#### [PROBLEM TO SOLVE]
Lay out every line of the rows as a JSON list of strings, one string per line, skipping blank lines. Leave the pictures out of your answer.

Rows of spatial reasoning questions
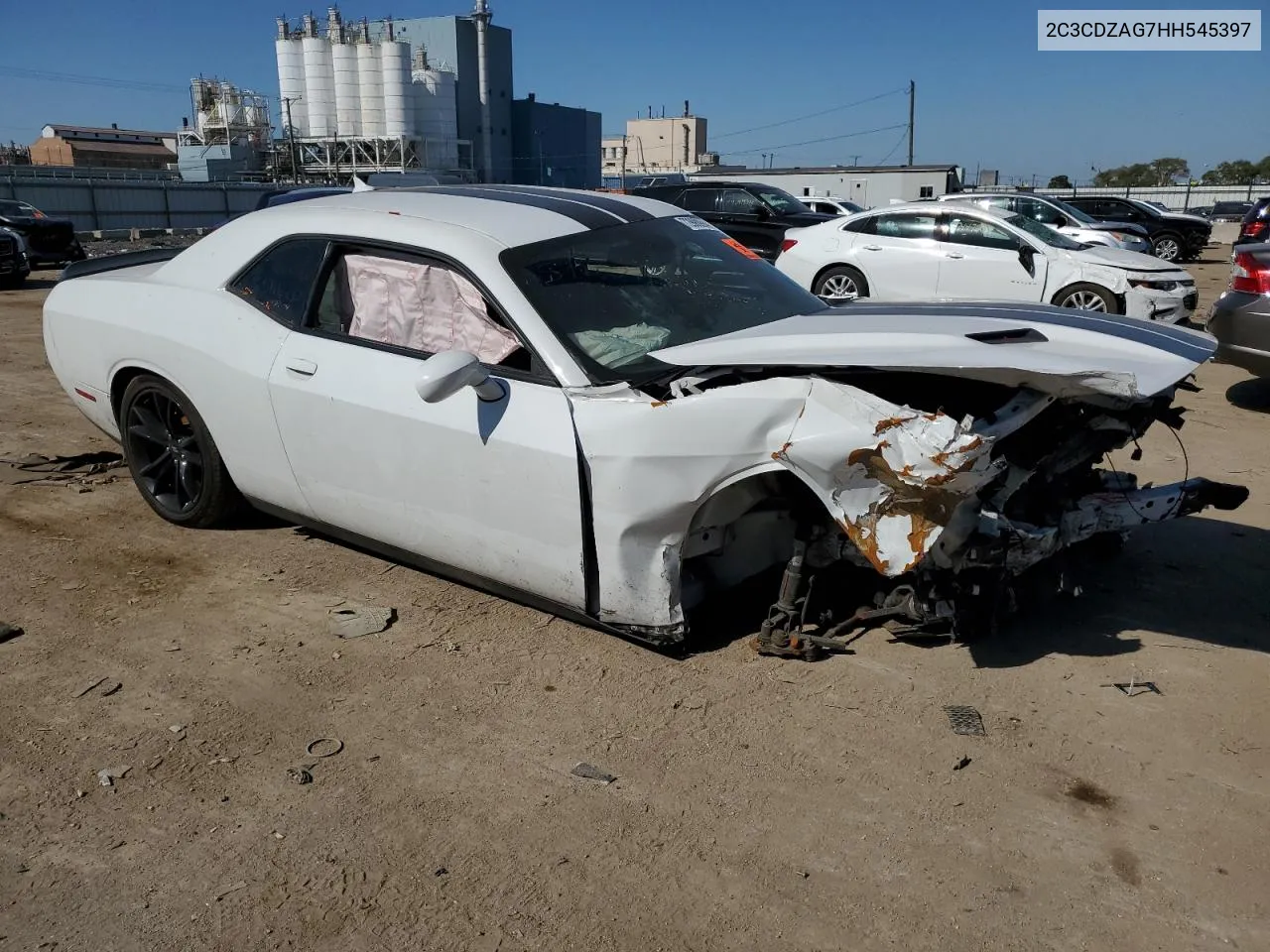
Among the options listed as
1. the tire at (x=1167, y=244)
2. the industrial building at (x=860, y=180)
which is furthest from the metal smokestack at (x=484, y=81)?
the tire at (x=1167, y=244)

#### [EXERCISE RESPONSE]
[
  "Among the options listed as",
  "1. the tire at (x=1167, y=244)",
  "2. the industrial building at (x=860, y=180)",
  "which is furthest from the metal smokestack at (x=484, y=81)?",
  "the tire at (x=1167, y=244)"
]